══ EXTRACTED MATERIAL ══

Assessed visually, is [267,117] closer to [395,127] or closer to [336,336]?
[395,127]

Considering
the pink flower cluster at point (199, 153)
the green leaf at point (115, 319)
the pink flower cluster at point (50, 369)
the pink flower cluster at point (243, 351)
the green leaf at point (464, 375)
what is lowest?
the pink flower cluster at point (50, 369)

═══

▶ [THE EXERCISE]: Reproduce all of the data above, line for line, with no changes.

▶ [ANSWER FOR THE TASK]:
Assessed visually, is [267,117] closer to [395,127] or closer to [336,336]?
[395,127]

Considering
the pink flower cluster at point (199, 153)
the green leaf at point (115, 319)
the pink flower cluster at point (50, 369)
the pink flower cluster at point (243, 351)
the green leaf at point (464, 375)
what is lowest?
the pink flower cluster at point (50, 369)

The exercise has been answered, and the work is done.